----- TEXT SECTION -----

Events & News

The 50th Anniversary Celebration of the Landmarks Law Continues!

October 12, 2014
Article from the Fall 2014 Newsletter

The anniversary year is almost upon us! To commemorate 50 years since the passage of New York City’s Landmarks Law, the NYC Landmarks50 Alliance has been working to broaden the appreciation of New York City’s landmarks through a series of programs held throughout the five boroughs. Each of the nearly 140 members of the Alliance, ranging from the Metropolitan Museum of Art to the Merchant’s House Museum, is planning a special project for the upcoming anniversary. Please add these dates to your calendar–we hope to see you there!

In honor of the 50th anniversary of the Landmarks Law, the American-Scottish Foundation is planning a lecture series that will culminate in a spring 2015 exhibition on the contributions of Scottish architects and philanthropists to the building of New York City. The lecture series commenced on October 15th at the University Club where Manhattan Borough President Michael Miscione and John Kinnear, architect, historian, and president of American Friends of the Georgian Group, spoke on Charles Follen McKim, William Rutherford Mead, and Stanford White, of the legendary architectural firm McKim, Mead & White. Please visit www.americanscottishfoundation.com for details on future lectures in the series.  

The Pratt Institute Historic Preservation program will also be sponsoring a speaker series to celebrate the anniversary, beginning this fall and running through spring 2015. The series will include co-sponsored events hosted in the School of Architecture on Pratt’s Brooklyn Campus. Each lecture will highlight New York City landmarks from a different perspective and feature topics ranging from sustainability, resiliency, and community to zoning, development, and place-making. Visit the Pratt Institute website at www.pratt.edu for more information.

Another exciting NYC Landmarks50 Alliance project is being planned by chashama, an organization that partners with real estate professionals to repurpose vacant, unused properties into subsidized studios, galleries, event and performance venues. By making use of real estate-in-transition, chashama brings culture, new audiences, and economic activity to surrounding areas, and increased foot traffic to local businesses. For the 50th anniversary celebrations, chashama is developing a public service announcement and marquee campaign that will run in Times Square from April 1-30, 2015. The arts organization is also proposing to activate its gallery spaces for the anniversary, and to have chashama studio artists create commemorative works to celebrate this milestone.

-----

### HOW TO COMPLETE THIS TASK
In the Landmarks Law anniversary article, what dates are given for chashama's public service announcement and marquee campaign in Times Square?

----- RECORDED INFORMATION -----

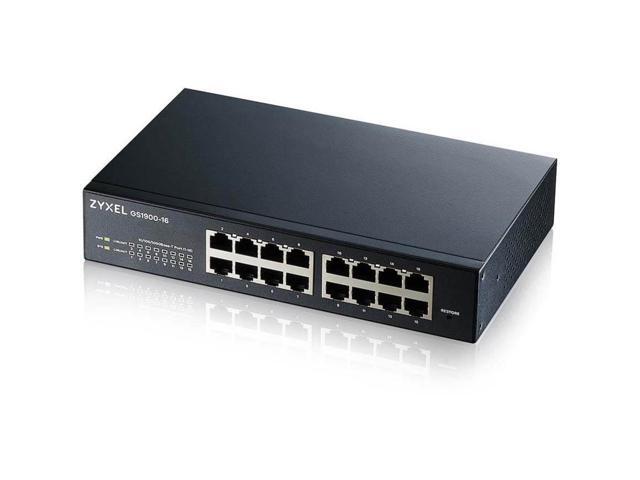 ZyXEL 16-Port Gigabit Smart Managed Switch, Fanless, GS1900-16 Rev 03F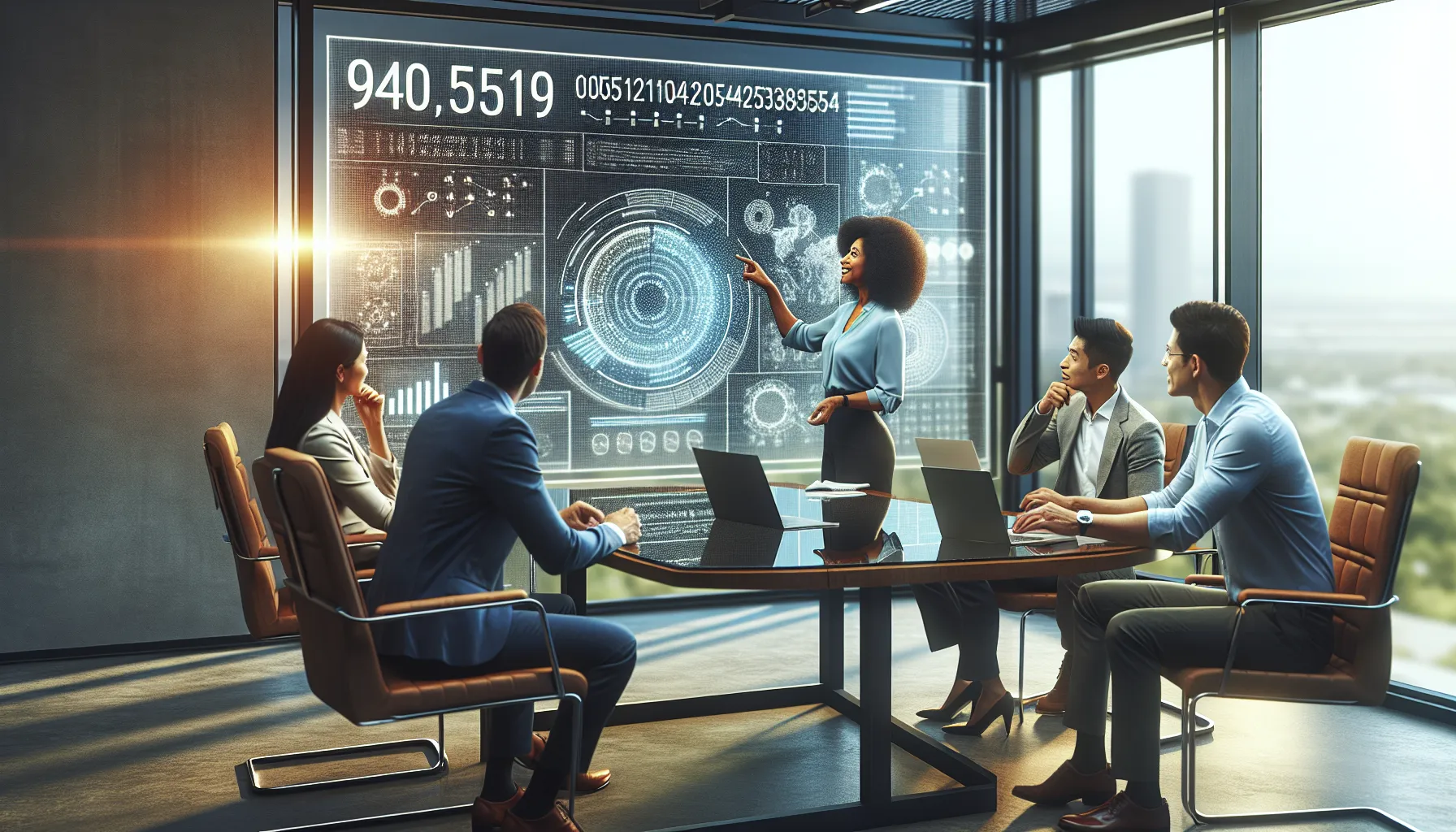 data analysts discussing complex number interpretation in a modern office.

-----

### REPLY TO THE TASK
April 1-30, 2015